Nach Diskussion um Sanierung des Kunstrasens: Remchinger Bürgermeisterin kündigt FCN-Chef Hausverbot an
Remchingen. Der Abend ist schon deutlich fortgeschritten, als es im Remchinger Gemeinderat hitzig wird. Es geht um die Frage, ob der FC Nöttingen für die Erneuerung seines Kunstrasens einen Investitionszuschuss in Höhe von rund 75.000 Euro erhalten soll.
Es ist Gemeinderat Christian Roser (CDU), der als Erster das Wort ergreift. Wenn der Gemeinderat die Förderung an diesem Abend beschließe, setze er sich über seine eigenen Regeln hinweg, betont er. Gemeint sind damit die Förderrichtlinien, die unter anderem vorsehen, dass die Mehrheit der Mitglieder des geförderten Vereins in Remchingen wohnhaft sein muss. Beim FCN war das zum Zeitpunkt der Antragstellung offenbar nicht der Fall. Da dem Sportverein auch die Rutronik Stars Keltern zugeordnet sind, kamen zu diesem Zeitpunkt nur 231 der 466 Mitglieder aus Remchingen. Vier fehlende Mitglieder aus dem Ort sind also das Zünglein an der Waage. Und bisher – so ist es der Sitzungsvorlage zu entnehmen – habe man den Förderanträgen, die auf den Bereich Fußball beschränkt sind, dennoch zugestimmt.

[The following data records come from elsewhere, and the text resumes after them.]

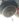 98D9BFA2-E12D-4FE4-BE7F-49DEFB8C8411.jpeg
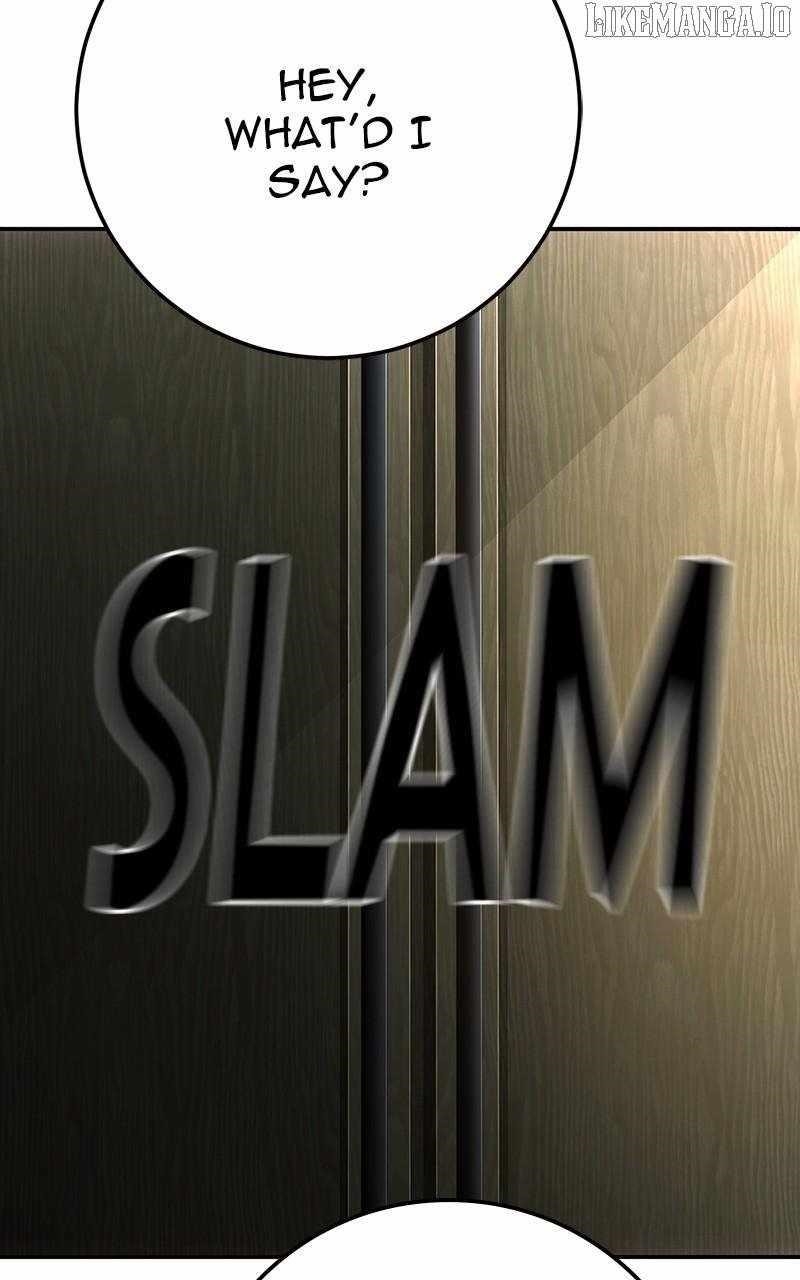 Son’s Retribution Chapter 60 - Page 148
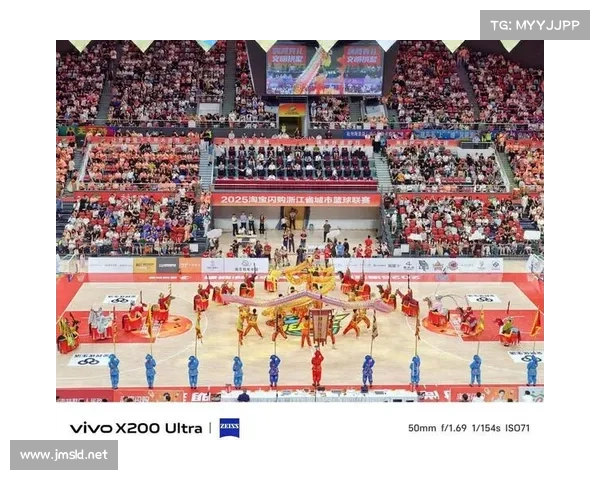 硬地500赛事—硬地500赛事激情开战网球巅峰对决点燃全球热浪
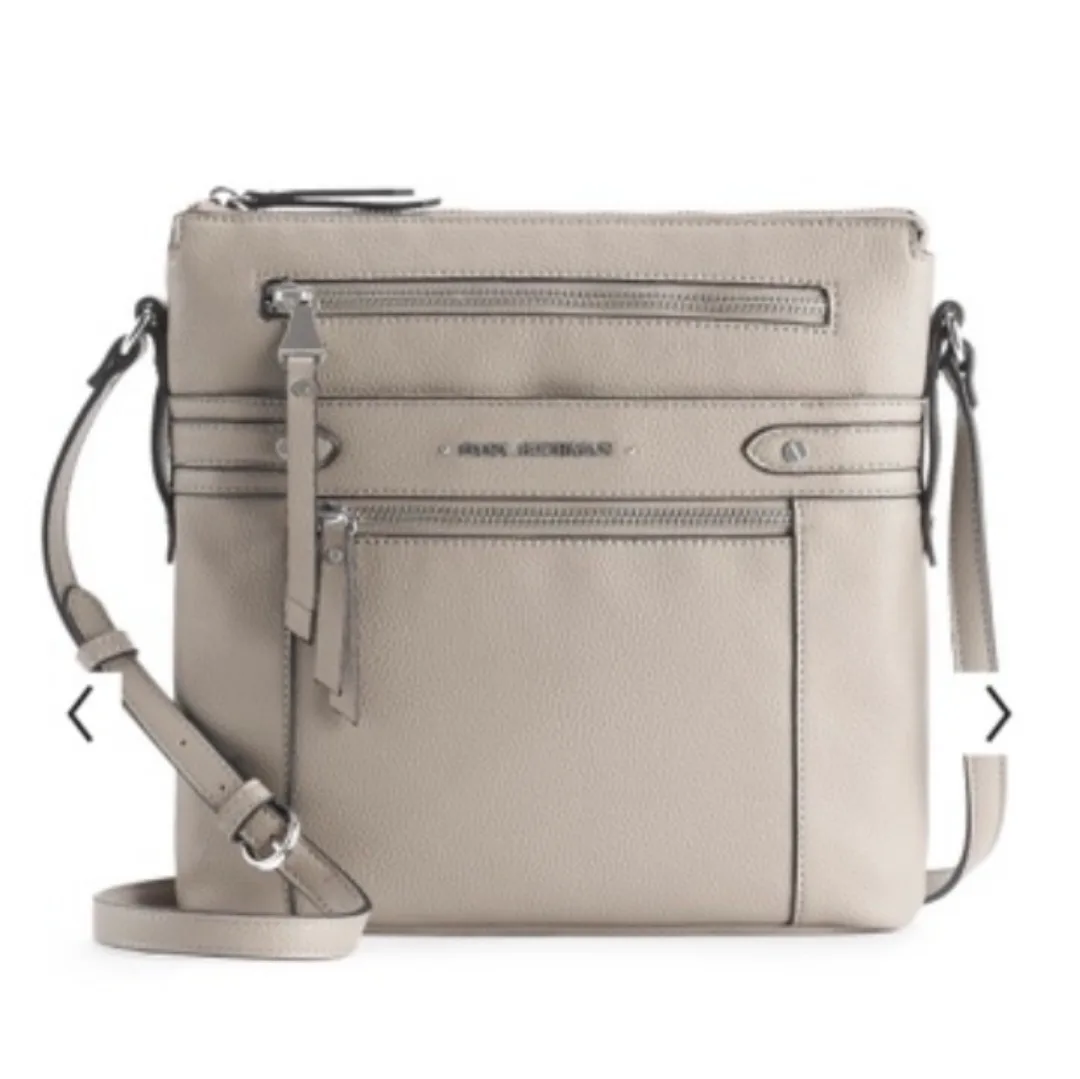 DANA BUCHANAN Crossbody Bag thumbnail
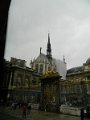 paris_0333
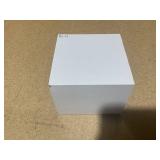 Blue Gianello Metropolitan 40 Polycarbonate Link Watch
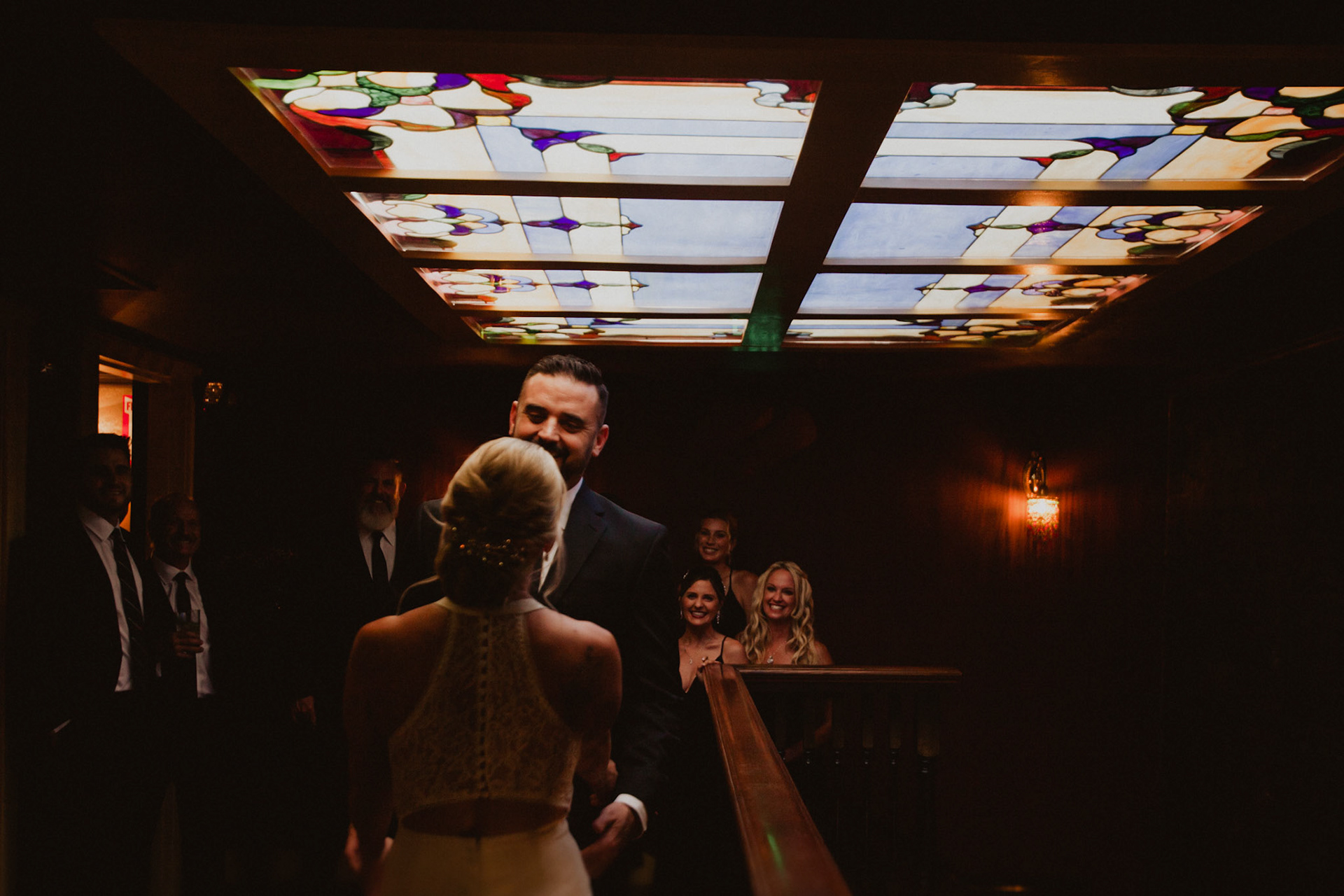 destination wedding photographer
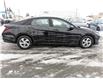 2021 Hyundai Elantra ESSENTIAL in Ottawa - Image 28 of 28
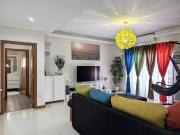 Apartamento T1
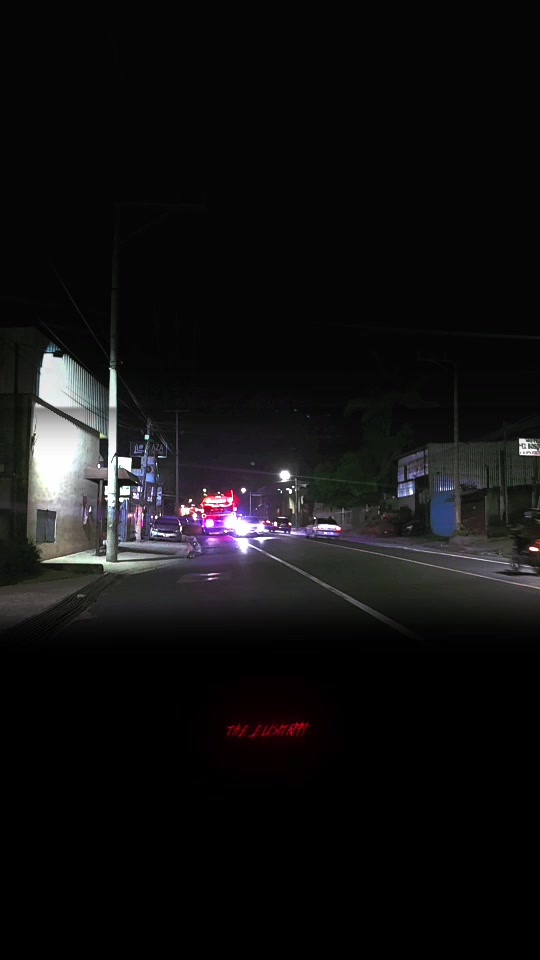 @_๐ฌ๐๐๐๐๐๐๐๐_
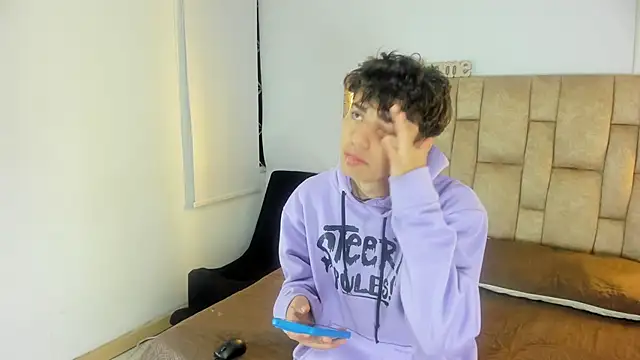 Snapshot of Noir_Sebas chatting on 28, 2, 2026 Noir Sebas online show from 28, 2, 2026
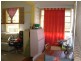 88 Orion Street, Lismore NSW 2480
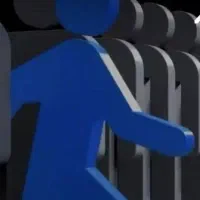 استخدام نیروی دفتری نیمه وقت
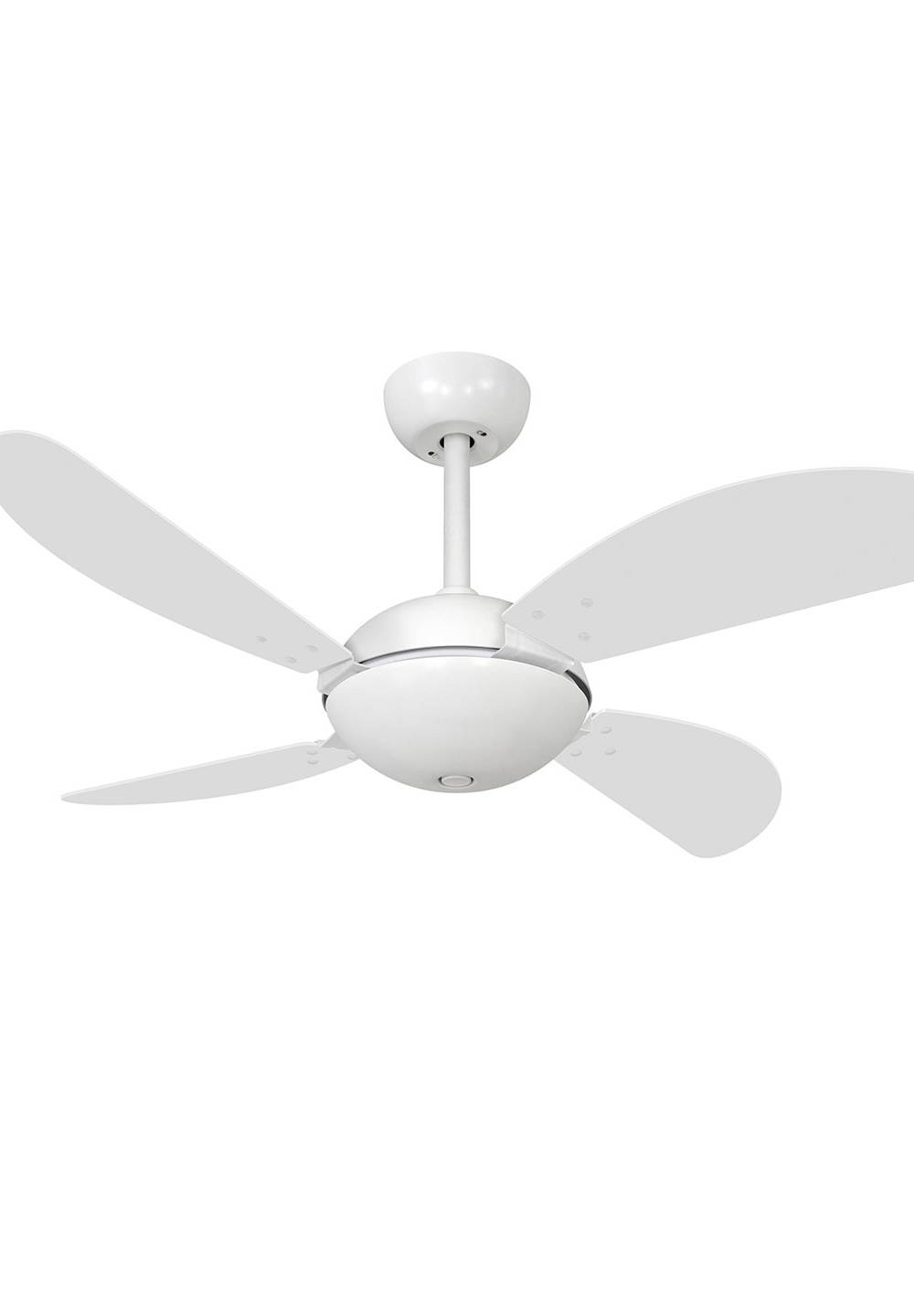 9042 VOLARE OFFICE FLY BRANCO / LACA BRANCA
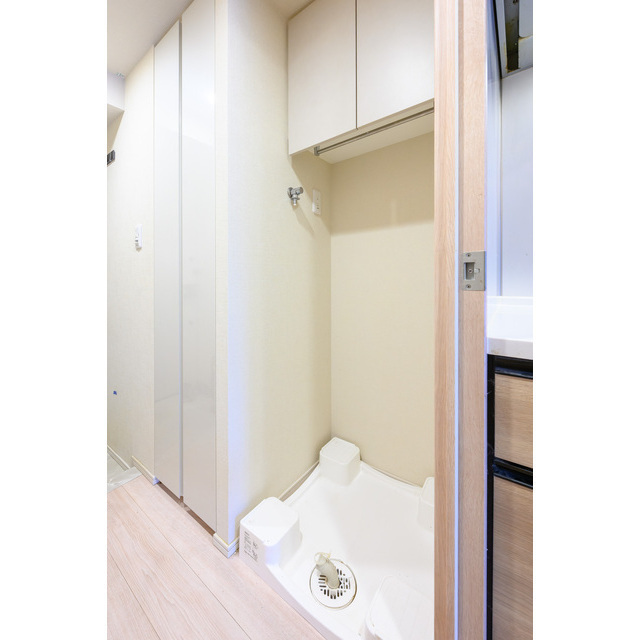 その他設備　参考写真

„Wenn die Richtlinien nicht mehr passen, muss man sie ändern“,
sagt Roser an diesem Abend.
Das müsse man allerdings im Vorfeld der Zustimmung tun. Und dann setzt Roser einen Schlusspunkt, der es in sich hat: Sollte der Gemeinderat der Förderung dennoch zustimmen, wolle er die Kommunalaufsicht informieren und den Vorgang prüfen lassen. Deshalb schlägt er vor, den Tagesordnungspunkt zu verschieben, bis die Richtlinien geklärt sind. Die Mehrheit des Gemeinderats stimmt zu. Und damit könnte die Sache vom Tisch sein – ist sie aber nicht. Man habe den FCN bereits vertröstet, weil der Haushalt noch nicht genehmigt gewesen sei, schimpft Gemeinderat Martin Rothweiler (FWV). Außerdem habe Bürgermeisterin Julia Wieland am 7. Februar 2025 eine E-Mail mit einem Förderantrag versendet, in dem dieser Passus nicht mehr stehe. Allerdings: Beschlossen hat der Gemeinderat diese neuen Richtlinien noch nicht. Dass dies noch nicht geschehen sei, dafür könne der FCN nichts, wirft Volker Bräuninger (SPD) ein und Rothweiler legt nach: „Ich fühle mich ein bisschen verarscht“. Der Gemeinderat sei nicht einheitlich der Meinung, dass die Zahl gekippt werden müsse, meldet sich Klaus Fingerhut (Grüne) zu Wort und erinnert an einen Verein, der ebenfalls an der Mitgliederschwelle gescheitert ist. Die Pferdefreunde Wilferdingen nennt er dabei nicht namentlich. Und dann geht es plötzlich um die Frage, ob dem FCN gegenüber Zusagen gemacht worden seien – oder etwas fälschlicherweise als solche verstanden wurde.
Der Vorwurf der Lüge wird zumindest angedeutet. FCN-Vorsitzender Dirk Steidl ruft – obwohl er zu diesem Zeitpunkt der Sitzung als Bürger kein Rederecht hat: „Auf das Wort eines Bürgermeisters muss man vertrauen können.“ Rathauschefin Julia Wieland hält dagegen, dass sie nur eine Stimme im Gremium hat. Nur wenige Minuten später kündigt sie dem Vereinsvorsitzenden ein Hausverbot im Rathaus an – weil dieser Kolleginnen in der Verwaltung angegangen habe, und fordert ein Vier-Augen-Gespräch über diesen Vorfall an. Zudem habe er unwahre Dinge behauptet und sich im Ratsaal unpassend verhalten, erläutert Wieland im Nachgang auf PZ-Nachfrage.
Überraschend schnell – und einstimmig – wird wenig später einem weiteren Förderantrag des FCN zugestimmt: rund 18.000 Euro für Pflegegeräte. Diese habe der FCN bereits angeschafft, so Wieland. Eine Förderung dieses bereits 2025 gestellten Antrags – damals offenbar mit zustimmungsfähigen Mitgliederzahlen – hatte der Gemeinderat bereits im Mai des vergangenen Jahres zugesagt, allerdings verschoben, weil der Haushalt zu diesem Zeitpunkt noch nicht verabschiedet war.